The European commission had also investigated the possibility Oracle might prevent access to Java's intellectual property rights, especially to its competitors. But the commission felt that Oracle would gain nothing from such an action as this would actually limit the growth of Java. The company would also be restricted in tampering with Java's intellectual property by the involvement from other technology companies in the Java Community Process (JCP), which helps build and update specifications for Java technology.

Image courtesy James Gosling

In an interview, Robert Shimp, VP for Technology Marketing at Oracle, said “You're going to see business as usual as far as the whole Java business goes. We are very much committed to open, standard computing. So we are going to continue to drive a lot of the open standards and opensource projects. We're also committed to customer investments in the Sun platform. So we're going to invest more than ever in SPARC, in Solaris, in Intel and Linux, too. I think customers will be very pleased with the product roadmap that they see coming out of all this."

Java is one of the computer industry’s best-known brands and the Java platform is one of the industry’s most widely deployed technologies. Oracle has said it plans to accelerate investment in the Java platform for the benefit of customers and the Java community. This move only seems logical as a majority of Oracle’s middleware business is extremely dependant on a healthy Java community. The revenue they would gain from maintaining a solid progressive community far outweighs the revenue they would generate from establishing a hostile ownership over the language.

The JCP has however taken plenty of heat in recent years from open sourcers and individuals who have complained its board is dominated by big companies who control the roadmap and intellectual property that goes into Java. In a blog posting last year, Vishal Sikka, Chief Technology Officer of SAP, had slammed the JCP for being "heavily dominated" by Sun to the detriment of everybody else. This outburst is understandable as Oracle being their chief rival now stands to take full control over the body.

Sun Microsystems played the role of a benevolent dictator when it came to Java. If Oracle intends to strengthen its control then Java, being the open source language that it is, would fork away from the main structure. This is primarily because Java developers do not have the dependency on the brand owner as they did five or ten years ago.
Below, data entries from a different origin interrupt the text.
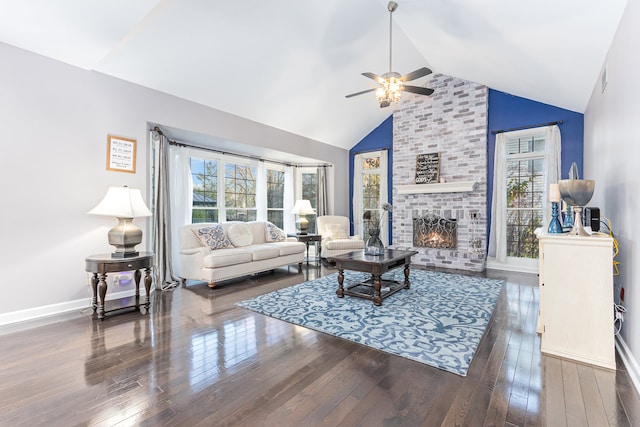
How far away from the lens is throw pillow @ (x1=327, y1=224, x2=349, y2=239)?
6.45 m

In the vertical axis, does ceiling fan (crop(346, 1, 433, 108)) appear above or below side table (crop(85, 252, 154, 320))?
above

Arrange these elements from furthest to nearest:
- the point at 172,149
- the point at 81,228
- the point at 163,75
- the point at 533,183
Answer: the point at 533,183 < the point at 172,149 < the point at 163,75 < the point at 81,228

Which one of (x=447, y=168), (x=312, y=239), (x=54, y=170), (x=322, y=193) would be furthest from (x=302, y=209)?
(x=54, y=170)

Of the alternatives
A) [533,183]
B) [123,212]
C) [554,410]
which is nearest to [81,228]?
[123,212]

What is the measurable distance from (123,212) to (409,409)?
10.5ft

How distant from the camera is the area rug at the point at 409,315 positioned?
7.87 ft

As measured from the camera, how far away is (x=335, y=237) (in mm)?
6402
It is not time to hit the panic button just yet, however. For all you know Oracle just bought Sun to help sell its middleware and databases with no sinister intentions of dominating the Java world. At the same time it will not hurt to be a little cautious about the entire deal and pay attention to the finer details as Oracle CEO Larry Ellison lays out the updated strategy for Sun Microsystems.

  "Sun + Oracle = Snorcle ? Where else would Duke need a snorcle, but in an aquarium visiting a glassfish?"